Typical use and users

Used by product manufacturers, design and software engineers, compliance and safety managers, testing laboratories and certification bodies when embedded software in programmable components contributes to safety‑related functions. Common product areas include household appliances, industrial controls, medical devices (where referenced), energy systems (inverters, battery systems, EVSE), and any electromechanical product where software failure could create a hazard. The standard also guides technical reviewers and auditors assessing software evidence during conformity assessment.

Related standards

Standards commonly used alongside or referenced by UL 1998 include: UL 991 (safety tests for safety‑related controls), IEC 61508 (functional safety of E/E/PE systems), IEC/UL 60730‑1 Annex H (automatic electrical controls), UL 2900 (software cybersecurity for network‑connectable products), UL 5500 (remote software updates), IEC 62304 (medical device software) and various product‑specific UL and IEC standards that invoke UL 1998 as a software reference.

Keywords

software safety; programmable component; embedded software; functional safety; risk analysis; verification and validation; configuration management; change control; safety file; UL 1998; software standard; revision November 16, 2022.

FAQ

Q: What is this standard?

A: UL 1998 is a UL reference standard titled "Standard for Software in Programmable Components" that sets requirements for the safe development, verification, documentation and maintenance of embedded, non‑networked software in programmable components used for safety‑related functions.

Q: What does it cover?

A: It covers the software safety life cycle, risk analysis, requirements conversion, design and coding practices, verification and validation, configuration and change control, and the technical documentation (safety file) needed to demonstrate that software‑related hazards have been addressed. It does not cover network cybersecurity.

Q: Who typically uses it?

A: Product manufacturers, software and firmware engineers, safety and compliance teams, test houses and certification bodies use UL 1998 when software in a programmable component could cause harm if it fails. It is applied across consumer, industrial, medical and energy sectors where referenced by product standards.

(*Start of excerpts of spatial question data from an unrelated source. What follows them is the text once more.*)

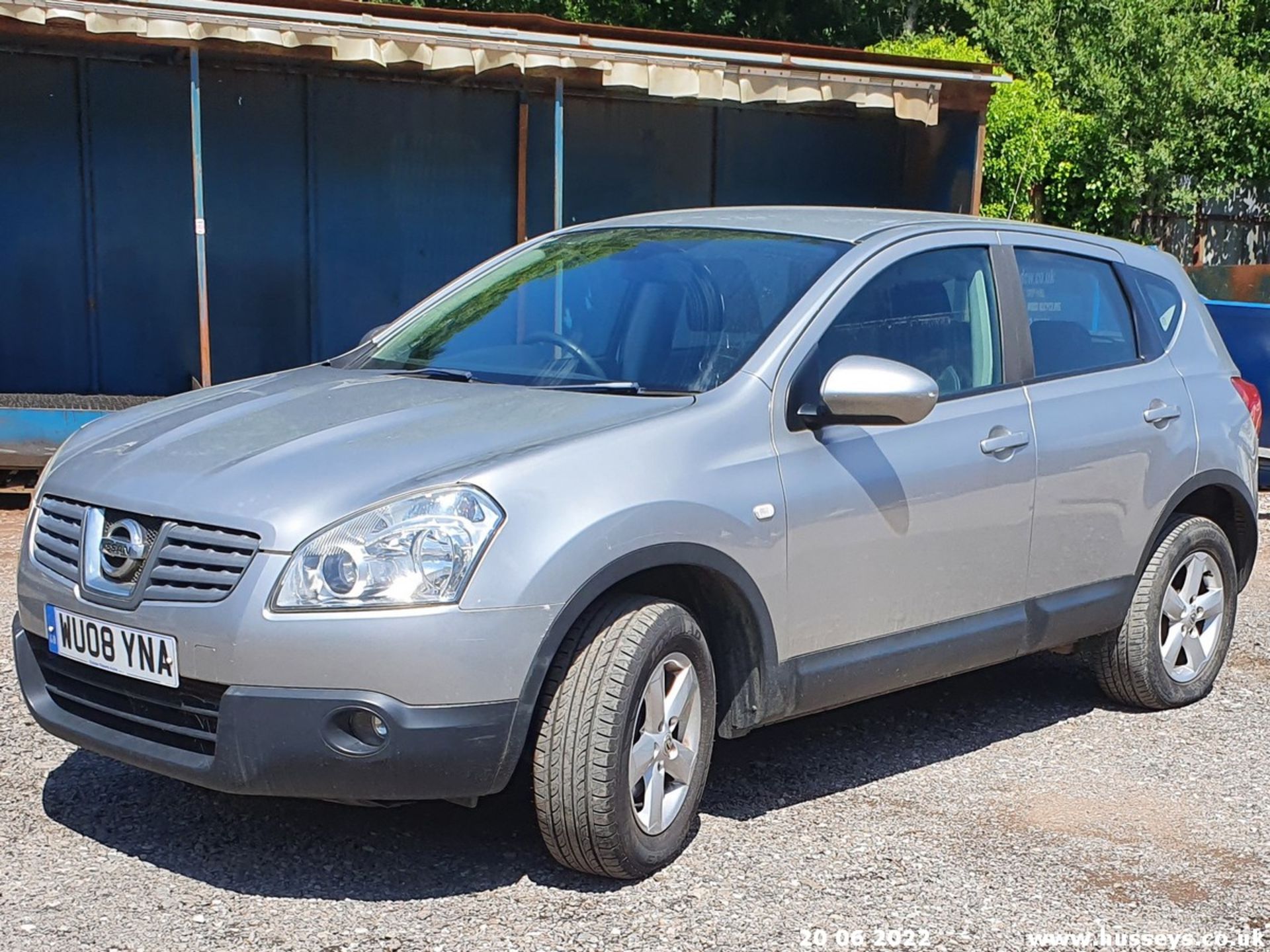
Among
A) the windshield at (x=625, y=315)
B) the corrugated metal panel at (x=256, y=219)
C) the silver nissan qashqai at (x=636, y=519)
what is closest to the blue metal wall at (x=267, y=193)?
the corrugated metal panel at (x=256, y=219)

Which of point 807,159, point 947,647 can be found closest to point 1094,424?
point 947,647

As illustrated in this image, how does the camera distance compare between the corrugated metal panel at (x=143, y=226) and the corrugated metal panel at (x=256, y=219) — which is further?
the corrugated metal panel at (x=256, y=219)

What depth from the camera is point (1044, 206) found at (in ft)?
57.1

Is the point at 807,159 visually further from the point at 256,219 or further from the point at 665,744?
the point at 665,744

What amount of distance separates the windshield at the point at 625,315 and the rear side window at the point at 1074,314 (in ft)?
2.86

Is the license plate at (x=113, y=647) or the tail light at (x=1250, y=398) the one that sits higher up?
the tail light at (x=1250, y=398)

Q: Is it current or superseded?

A: The active edition is Edition 3 (published December 18, 2013). The standard received a revision/redline on November 16, 2022 (ANSI approval noted November 16, 2022). Check UL Standards & Engagement or the publisher for the absolute latest status and any subsequent revisions after November 16, 2022.

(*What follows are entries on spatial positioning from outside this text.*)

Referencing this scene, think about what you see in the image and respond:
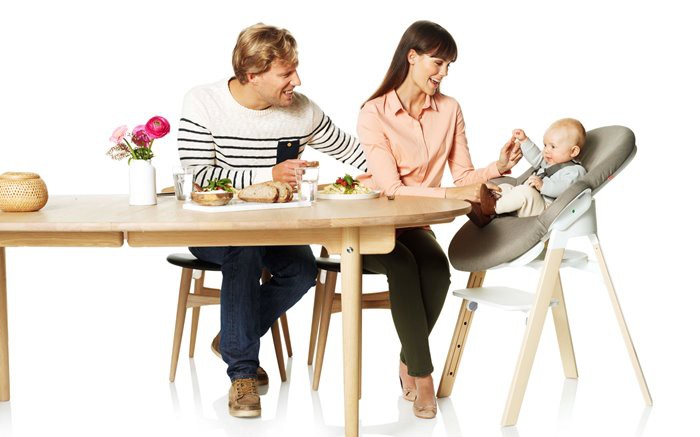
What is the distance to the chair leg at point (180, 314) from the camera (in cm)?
470

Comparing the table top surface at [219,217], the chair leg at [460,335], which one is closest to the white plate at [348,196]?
the table top surface at [219,217]

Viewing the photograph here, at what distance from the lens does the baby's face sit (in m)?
4.28

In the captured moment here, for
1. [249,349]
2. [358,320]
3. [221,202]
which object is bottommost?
[249,349]

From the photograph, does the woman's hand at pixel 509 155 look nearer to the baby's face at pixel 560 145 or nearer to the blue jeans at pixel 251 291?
the baby's face at pixel 560 145

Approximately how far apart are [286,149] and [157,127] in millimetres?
700

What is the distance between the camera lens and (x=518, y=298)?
4.14 m

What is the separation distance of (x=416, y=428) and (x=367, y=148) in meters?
1.12

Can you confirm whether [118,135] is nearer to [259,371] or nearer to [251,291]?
[251,291]

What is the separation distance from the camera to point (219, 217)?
3.53 meters

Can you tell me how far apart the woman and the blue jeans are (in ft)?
1.00

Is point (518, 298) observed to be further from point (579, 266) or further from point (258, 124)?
point (258, 124)

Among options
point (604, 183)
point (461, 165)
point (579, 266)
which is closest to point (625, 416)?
point (579, 266)

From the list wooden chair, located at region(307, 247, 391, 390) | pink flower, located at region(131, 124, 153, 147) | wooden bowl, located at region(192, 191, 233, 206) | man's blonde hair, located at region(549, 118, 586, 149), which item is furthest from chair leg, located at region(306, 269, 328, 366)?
man's blonde hair, located at region(549, 118, 586, 149)

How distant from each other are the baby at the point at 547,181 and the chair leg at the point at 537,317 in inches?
11.3
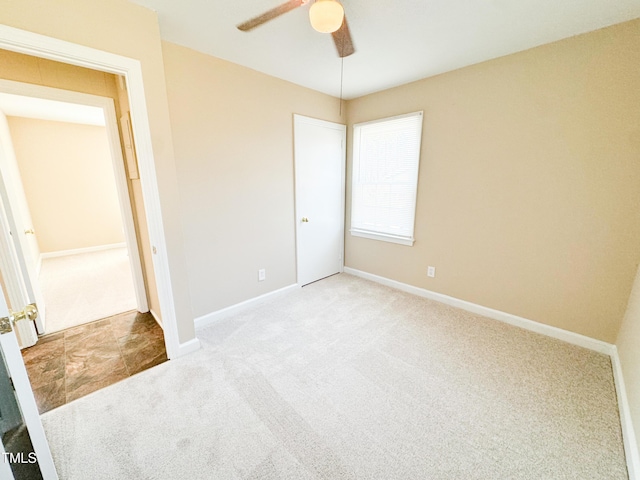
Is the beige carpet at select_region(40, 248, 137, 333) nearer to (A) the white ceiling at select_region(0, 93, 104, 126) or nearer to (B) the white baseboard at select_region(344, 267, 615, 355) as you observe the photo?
(A) the white ceiling at select_region(0, 93, 104, 126)

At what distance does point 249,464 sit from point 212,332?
1306 mm

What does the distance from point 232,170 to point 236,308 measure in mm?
1409

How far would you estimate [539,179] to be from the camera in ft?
7.12

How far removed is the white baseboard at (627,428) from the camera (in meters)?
1.18

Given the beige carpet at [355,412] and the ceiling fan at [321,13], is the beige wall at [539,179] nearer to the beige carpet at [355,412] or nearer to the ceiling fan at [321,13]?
the beige carpet at [355,412]

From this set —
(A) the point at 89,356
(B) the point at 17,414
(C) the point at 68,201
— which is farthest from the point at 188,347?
(C) the point at 68,201

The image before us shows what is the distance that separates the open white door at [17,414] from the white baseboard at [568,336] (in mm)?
2485

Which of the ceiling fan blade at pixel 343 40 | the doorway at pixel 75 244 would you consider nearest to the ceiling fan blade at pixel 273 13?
the ceiling fan blade at pixel 343 40

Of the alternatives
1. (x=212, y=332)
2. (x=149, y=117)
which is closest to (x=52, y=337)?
(x=212, y=332)

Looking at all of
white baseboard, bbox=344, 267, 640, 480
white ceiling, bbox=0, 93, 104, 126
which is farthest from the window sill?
white ceiling, bbox=0, 93, 104, 126

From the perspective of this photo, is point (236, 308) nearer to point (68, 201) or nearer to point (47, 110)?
point (47, 110)

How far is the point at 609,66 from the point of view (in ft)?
5.92

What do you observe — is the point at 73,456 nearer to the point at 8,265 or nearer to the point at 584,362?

Q: Is it part of a series?

A: UL 1998 is a standalone reference standard for software safety but is often used together with other UL and IEC standards addressing device‑level functional safety, hardware requirements and cybersecurity (for example UL 991, IEC 61508, IEC/UL 60730‑1 Annex H, UL 2900 and UL 5500).

Q: What are the key keywords?

A: Software safety, programmable components, embedded firmware, verification and validation, safety life cycle, risk analysis, change control, safety file, UL 1998, edition 3, revision 2022‑11.